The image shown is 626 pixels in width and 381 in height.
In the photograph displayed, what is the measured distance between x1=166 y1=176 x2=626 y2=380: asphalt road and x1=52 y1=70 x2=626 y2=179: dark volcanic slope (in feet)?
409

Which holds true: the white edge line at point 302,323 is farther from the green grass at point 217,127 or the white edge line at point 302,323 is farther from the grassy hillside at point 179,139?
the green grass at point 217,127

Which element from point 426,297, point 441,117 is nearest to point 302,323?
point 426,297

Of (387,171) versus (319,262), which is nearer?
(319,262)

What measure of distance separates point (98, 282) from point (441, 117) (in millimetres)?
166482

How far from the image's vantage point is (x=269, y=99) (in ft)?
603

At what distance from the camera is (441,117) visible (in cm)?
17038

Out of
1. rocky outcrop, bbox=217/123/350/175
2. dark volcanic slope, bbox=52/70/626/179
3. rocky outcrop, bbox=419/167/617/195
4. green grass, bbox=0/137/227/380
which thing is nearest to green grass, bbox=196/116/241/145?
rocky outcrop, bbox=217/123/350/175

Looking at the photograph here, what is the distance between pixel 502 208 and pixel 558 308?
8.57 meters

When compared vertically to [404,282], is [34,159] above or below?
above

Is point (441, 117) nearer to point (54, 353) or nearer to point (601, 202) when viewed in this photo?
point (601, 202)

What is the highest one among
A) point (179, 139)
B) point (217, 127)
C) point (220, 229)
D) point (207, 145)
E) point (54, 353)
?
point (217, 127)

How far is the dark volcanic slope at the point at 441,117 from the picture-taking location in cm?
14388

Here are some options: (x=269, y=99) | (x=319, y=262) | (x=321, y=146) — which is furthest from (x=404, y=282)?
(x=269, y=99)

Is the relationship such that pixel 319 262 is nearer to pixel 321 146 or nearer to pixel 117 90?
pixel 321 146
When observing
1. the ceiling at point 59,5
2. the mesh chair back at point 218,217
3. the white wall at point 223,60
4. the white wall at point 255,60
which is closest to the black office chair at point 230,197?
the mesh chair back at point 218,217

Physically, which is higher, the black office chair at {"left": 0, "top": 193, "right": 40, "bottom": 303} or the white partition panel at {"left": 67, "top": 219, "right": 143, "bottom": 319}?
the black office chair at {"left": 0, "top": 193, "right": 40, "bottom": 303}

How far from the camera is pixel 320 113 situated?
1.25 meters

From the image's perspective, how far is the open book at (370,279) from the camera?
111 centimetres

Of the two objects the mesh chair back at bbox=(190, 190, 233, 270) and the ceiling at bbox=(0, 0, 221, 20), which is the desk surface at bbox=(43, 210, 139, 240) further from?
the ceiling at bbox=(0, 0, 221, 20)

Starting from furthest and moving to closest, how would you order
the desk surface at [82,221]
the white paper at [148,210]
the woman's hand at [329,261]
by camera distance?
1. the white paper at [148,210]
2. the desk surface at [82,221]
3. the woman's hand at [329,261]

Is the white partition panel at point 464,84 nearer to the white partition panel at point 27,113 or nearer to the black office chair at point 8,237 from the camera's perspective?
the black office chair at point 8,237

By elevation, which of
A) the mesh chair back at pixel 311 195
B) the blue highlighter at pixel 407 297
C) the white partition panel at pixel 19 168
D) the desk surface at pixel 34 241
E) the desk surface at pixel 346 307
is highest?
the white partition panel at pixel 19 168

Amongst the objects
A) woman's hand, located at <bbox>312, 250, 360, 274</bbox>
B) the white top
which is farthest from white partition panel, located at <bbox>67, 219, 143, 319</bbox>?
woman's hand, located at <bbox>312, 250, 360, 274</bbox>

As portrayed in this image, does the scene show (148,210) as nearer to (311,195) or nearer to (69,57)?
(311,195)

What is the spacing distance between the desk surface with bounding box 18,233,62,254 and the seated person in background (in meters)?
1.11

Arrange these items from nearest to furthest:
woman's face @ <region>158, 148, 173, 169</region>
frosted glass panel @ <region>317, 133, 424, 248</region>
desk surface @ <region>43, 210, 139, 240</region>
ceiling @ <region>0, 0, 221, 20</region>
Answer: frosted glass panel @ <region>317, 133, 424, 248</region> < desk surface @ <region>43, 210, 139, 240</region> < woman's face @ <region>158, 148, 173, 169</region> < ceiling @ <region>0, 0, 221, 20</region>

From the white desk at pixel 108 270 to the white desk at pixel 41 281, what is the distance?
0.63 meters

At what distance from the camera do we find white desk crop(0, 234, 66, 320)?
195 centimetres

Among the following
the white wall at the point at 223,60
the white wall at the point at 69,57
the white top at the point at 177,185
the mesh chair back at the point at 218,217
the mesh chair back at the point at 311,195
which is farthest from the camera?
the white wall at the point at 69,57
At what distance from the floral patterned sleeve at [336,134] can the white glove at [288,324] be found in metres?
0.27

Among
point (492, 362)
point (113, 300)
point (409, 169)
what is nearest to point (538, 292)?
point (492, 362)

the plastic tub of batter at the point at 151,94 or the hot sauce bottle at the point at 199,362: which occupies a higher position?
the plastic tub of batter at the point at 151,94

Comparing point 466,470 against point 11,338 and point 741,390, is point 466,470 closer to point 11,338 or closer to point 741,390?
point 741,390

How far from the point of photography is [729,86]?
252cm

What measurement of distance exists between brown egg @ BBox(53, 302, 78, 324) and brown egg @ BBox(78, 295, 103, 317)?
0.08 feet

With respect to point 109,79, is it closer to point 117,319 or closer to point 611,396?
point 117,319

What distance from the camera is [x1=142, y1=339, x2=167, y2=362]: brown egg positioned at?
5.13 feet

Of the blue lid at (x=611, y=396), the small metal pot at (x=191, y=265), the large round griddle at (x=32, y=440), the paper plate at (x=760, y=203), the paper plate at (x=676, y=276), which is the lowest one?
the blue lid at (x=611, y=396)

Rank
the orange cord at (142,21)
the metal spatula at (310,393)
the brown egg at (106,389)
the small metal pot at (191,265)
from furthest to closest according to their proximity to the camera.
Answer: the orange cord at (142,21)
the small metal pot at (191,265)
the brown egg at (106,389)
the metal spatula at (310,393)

REQUIREMENTS - Rewrite the listing above with "black lava slope" swapped in for every instance of "dark volcanic slope", keeping everything else the same.

EXERCISE RESPONSE -
The image shown is 626 pixels in width and 381 in height.
In the photograph displayed, what is the measured distance between x1=166 y1=176 x2=626 y2=380: asphalt road and x1=52 y1=70 x2=626 y2=179: black lava slope (in feet)?
409

Which holds true: the white edge line at point 302,323 is farther from the green grass at point 217,127 or the white edge line at point 302,323 is farther from the grassy hillside at point 179,139?
the green grass at point 217,127

Which element from point 426,297, point 441,117 is nearest to point 302,323?
point 426,297

Of (387,171) versus (319,262), which is nearer?
(319,262)

What measure of distance separates point (98, 282) from point (441, 117) (in millimetres)?
166482

How far from the image's vantage point is (x=269, y=99) (in ft)?
603

At what distance from the camera is (441,117) visible (in cm)?
17038

Out of
1. rocky outcrop, bbox=217/123/350/175
2. black lava slope, bbox=52/70/626/179
3. rocky outcrop, bbox=419/167/617/195
4. green grass, bbox=0/137/227/380
which thing is nearest to green grass, bbox=196/116/241/145?
rocky outcrop, bbox=217/123/350/175

Looking at the photograph here, what is the distance between pixel 502 208 and pixel 558 308?
8.57 meters

When compared vertically to [404,282], is [34,159] above or below?
above

Is point (441, 117) nearer to point (54, 353) or nearer to point (601, 202) when viewed in this photo?
point (601, 202)

What is the highest one among
A) point (179, 139)
B) point (217, 127)
C) point (220, 229)
D) point (207, 145)
E) point (54, 353)
?
point (217, 127)

How far is the black lava slope at the point at 441,117 from the picture-taking location in cm?
14388

Here are some options: (x=269, y=99) | (x=319, y=262) | (x=321, y=146) — which is furthest from (x=404, y=282)?
(x=269, y=99)

Is the relationship such that pixel 319 262 is nearer to pixel 321 146 or nearer to pixel 117 90?
pixel 321 146
When observing
1. the ceiling at point 59,5
2. the mesh chair back at point 218,217
3. the white wall at point 223,60
4. the white wall at point 255,60
which is closest to the black office chair at point 230,197?
the mesh chair back at point 218,217

Physically, which is higher, the black office chair at {"left": 0, "top": 193, "right": 40, "bottom": 303} or the white partition panel at {"left": 67, "top": 219, "right": 143, "bottom": 319}?
the black office chair at {"left": 0, "top": 193, "right": 40, "bottom": 303}

How far from the camera is pixel 320 113 situated?
1.25 meters

From the image's perspective, how far is the open book at (370,279) from the camera?
111 centimetres

Of the two objects the mesh chair back at bbox=(190, 190, 233, 270) and the ceiling at bbox=(0, 0, 221, 20), which is the desk surface at bbox=(43, 210, 139, 240) further from?
the ceiling at bbox=(0, 0, 221, 20)

Starting from furthest and moving to closest, how would you order
the desk surface at [82,221]
the white paper at [148,210]
the woman's hand at [329,261]
by camera distance?
1. the white paper at [148,210]
2. the desk surface at [82,221]
3. the woman's hand at [329,261]

Is the white partition panel at point 464,84 nearer to the white partition panel at point 27,113 or nearer to the black office chair at point 8,237 from the camera's perspective?
the black office chair at point 8,237

By elevation, which of
A) the mesh chair back at pixel 311 195
B) the blue highlighter at pixel 407 297
C) the white partition panel at pixel 19 168
D) the desk surface at pixel 34 241
E) the desk surface at pixel 346 307
is highest?
the white partition panel at pixel 19 168

Amongst the objects
A) woman's hand, located at <bbox>312, 250, 360, 274</bbox>
B) the white top
which is farthest from white partition panel, located at <bbox>67, 219, 143, 319</bbox>?
woman's hand, located at <bbox>312, 250, 360, 274</bbox>

As portrayed in this image, does the scene show (148,210) as nearer to (311,195) or nearer to (69,57)?
(311,195)

What is the spacing distance between the desk surface with bounding box 18,233,62,254 and the seated person in background (in meters)?
1.11

Arrange these items from nearest to furthest:
woman's face @ <region>158, 148, 173, 169</region>
frosted glass panel @ <region>317, 133, 424, 248</region>
desk surface @ <region>43, 210, 139, 240</region>
ceiling @ <region>0, 0, 221, 20</region>
Answer: frosted glass panel @ <region>317, 133, 424, 248</region> < desk surface @ <region>43, 210, 139, 240</region> < woman's face @ <region>158, 148, 173, 169</region> < ceiling @ <region>0, 0, 221, 20</region>

From the white desk at pixel 108 270 to the white desk at pixel 41 281, what is the distance?
0.63 meters

At what distance from the camera do we find white desk crop(0, 234, 66, 320)?
195 centimetres

Among the following
the white wall at the point at 223,60
the white wall at the point at 69,57
the white top at the point at 177,185
the mesh chair back at the point at 218,217
the mesh chair back at the point at 311,195
which is farthest from the camera?
the white wall at the point at 69,57
At what distance from the floral patterned sleeve at [336,134] can the white glove at [288,324] be found in metres?
0.27

Among
point (492, 362)
point (113, 300)
point (409, 169)
what is nearest to point (538, 292)?
point (492, 362)

the plastic tub of batter at the point at 151,94 or the hot sauce bottle at the point at 199,362: which occupies a higher position?
the plastic tub of batter at the point at 151,94

Comparing point 466,470 against point 11,338 and point 741,390, is point 466,470 closer to point 11,338 or closer to point 741,390?
point 741,390

How far from the point of photography is [729,86]?
252cm

What measurement of distance exists between brown egg @ BBox(53, 302, 78, 324) and brown egg @ BBox(78, 295, 103, 317)?
0.08 feet

With respect to point 109,79, is it closer to point 117,319 or closer to point 611,396?
point 117,319

What distance from the camera is [x1=142, y1=339, x2=167, y2=362]: brown egg positioned at?
5.13 feet

Of the blue lid at (x=611, y=396), the small metal pot at (x=191, y=265), the large round griddle at (x=32, y=440), the paper plate at (x=760, y=203), the paper plate at (x=676, y=276), which is the lowest one?
the blue lid at (x=611, y=396)

Rank
the orange cord at (142,21)
the metal spatula at (310,393)
the brown egg at (106,389)
the small metal pot at (191,265)
from furthest to closest according to their proximity to the camera.
Answer: the orange cord at (142,21)
the small metal pot at (191,265)
the brown egg at (106,389)
the metal spatula at (310,393)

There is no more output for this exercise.